Saved entries:
════════════════

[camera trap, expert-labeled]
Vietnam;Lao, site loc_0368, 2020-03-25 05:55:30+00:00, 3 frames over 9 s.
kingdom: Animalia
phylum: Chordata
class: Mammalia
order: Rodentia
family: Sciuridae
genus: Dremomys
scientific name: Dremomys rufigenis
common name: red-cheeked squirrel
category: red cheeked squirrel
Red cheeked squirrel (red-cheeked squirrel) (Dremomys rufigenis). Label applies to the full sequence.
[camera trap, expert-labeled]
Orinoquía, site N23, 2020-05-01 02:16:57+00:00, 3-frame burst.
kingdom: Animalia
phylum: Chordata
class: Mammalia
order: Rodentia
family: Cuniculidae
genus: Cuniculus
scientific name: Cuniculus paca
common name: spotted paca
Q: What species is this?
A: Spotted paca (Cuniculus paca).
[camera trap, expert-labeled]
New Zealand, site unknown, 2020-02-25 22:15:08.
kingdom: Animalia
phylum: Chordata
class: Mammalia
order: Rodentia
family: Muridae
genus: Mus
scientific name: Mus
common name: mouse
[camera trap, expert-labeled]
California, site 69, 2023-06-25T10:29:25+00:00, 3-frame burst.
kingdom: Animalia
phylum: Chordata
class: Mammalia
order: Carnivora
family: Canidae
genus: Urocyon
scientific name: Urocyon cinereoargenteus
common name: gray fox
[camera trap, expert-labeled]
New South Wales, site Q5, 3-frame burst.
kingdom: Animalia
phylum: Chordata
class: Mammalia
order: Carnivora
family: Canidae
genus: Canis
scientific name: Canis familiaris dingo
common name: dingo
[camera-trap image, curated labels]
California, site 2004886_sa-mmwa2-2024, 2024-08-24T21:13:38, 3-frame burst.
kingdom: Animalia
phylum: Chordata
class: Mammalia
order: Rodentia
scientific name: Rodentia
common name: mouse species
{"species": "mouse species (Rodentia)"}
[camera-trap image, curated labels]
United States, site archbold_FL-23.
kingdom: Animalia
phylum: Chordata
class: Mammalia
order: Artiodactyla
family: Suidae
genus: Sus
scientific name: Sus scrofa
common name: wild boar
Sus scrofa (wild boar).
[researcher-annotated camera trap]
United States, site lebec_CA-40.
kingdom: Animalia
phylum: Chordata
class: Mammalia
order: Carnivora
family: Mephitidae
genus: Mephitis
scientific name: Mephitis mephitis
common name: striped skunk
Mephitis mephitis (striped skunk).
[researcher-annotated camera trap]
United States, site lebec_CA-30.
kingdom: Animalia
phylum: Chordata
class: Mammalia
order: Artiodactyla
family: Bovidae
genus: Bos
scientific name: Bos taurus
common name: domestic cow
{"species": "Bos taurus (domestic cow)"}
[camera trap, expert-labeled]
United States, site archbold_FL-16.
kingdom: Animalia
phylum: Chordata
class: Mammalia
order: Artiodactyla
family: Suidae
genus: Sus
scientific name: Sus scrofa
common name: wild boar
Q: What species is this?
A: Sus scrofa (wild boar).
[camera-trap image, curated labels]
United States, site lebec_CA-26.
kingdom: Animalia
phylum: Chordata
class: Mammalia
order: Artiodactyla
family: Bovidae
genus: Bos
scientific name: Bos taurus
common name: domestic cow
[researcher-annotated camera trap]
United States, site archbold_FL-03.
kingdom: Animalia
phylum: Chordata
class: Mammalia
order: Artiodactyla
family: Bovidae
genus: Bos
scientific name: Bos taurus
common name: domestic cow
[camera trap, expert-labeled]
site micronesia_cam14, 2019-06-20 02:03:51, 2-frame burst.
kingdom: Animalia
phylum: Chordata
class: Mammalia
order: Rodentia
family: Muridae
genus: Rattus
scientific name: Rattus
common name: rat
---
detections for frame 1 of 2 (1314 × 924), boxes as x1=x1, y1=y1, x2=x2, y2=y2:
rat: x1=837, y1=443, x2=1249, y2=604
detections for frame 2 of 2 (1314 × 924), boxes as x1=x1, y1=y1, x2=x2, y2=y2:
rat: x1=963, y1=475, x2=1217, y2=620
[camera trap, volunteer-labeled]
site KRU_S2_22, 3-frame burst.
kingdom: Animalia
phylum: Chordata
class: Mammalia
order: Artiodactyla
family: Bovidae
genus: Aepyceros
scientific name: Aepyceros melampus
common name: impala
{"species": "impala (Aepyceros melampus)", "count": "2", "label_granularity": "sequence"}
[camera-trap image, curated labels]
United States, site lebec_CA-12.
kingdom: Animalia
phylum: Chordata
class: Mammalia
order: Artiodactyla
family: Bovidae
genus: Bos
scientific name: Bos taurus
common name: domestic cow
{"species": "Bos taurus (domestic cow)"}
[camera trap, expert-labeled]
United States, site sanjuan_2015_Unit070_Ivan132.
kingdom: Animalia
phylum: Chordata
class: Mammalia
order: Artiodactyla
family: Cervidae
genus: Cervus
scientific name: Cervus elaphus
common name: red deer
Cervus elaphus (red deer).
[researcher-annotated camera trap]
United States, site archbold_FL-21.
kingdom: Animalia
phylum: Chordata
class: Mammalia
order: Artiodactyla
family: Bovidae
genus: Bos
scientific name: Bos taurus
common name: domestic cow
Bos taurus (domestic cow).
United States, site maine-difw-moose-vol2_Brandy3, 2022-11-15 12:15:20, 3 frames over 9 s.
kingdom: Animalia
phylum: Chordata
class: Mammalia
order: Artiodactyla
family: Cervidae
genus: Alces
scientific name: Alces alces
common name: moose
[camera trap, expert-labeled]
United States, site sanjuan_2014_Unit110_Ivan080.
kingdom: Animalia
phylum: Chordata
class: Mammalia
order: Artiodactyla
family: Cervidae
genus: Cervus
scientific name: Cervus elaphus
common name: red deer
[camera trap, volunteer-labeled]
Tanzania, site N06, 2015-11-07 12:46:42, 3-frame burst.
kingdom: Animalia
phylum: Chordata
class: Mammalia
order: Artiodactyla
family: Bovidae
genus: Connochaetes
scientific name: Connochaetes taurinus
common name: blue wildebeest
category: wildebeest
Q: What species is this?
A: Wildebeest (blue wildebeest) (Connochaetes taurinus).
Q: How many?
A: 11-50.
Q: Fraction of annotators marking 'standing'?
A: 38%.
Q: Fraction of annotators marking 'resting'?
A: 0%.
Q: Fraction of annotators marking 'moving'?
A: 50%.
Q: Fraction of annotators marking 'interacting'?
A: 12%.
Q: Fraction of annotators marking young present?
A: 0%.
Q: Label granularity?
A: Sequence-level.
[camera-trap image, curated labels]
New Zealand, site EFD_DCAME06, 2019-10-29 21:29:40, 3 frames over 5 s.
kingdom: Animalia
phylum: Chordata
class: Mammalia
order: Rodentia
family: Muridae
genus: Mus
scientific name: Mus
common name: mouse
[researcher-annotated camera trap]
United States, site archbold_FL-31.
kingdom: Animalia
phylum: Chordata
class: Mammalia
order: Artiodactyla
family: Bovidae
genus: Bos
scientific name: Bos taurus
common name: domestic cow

════════════════

→ Task prompt
Nothing beyond the line that contains "common name: red-cheeked squirrel" belongs in the answer; reproduce the entries exactly from their first line through it.

→ Response area
[camera trap, expert-labeled]
Vietnam;Lao, site loc_0368, 2020-03-25 05:55:30+00:00, 3 frames over 9 s.
kingdom: Animalia
phylum: Chordata
class: Mammalia
order: Rodentia
family: Sciuridae
genus: Dremomys
scientific name: Dremomys rufigenis
common name: red-cheeked squirrel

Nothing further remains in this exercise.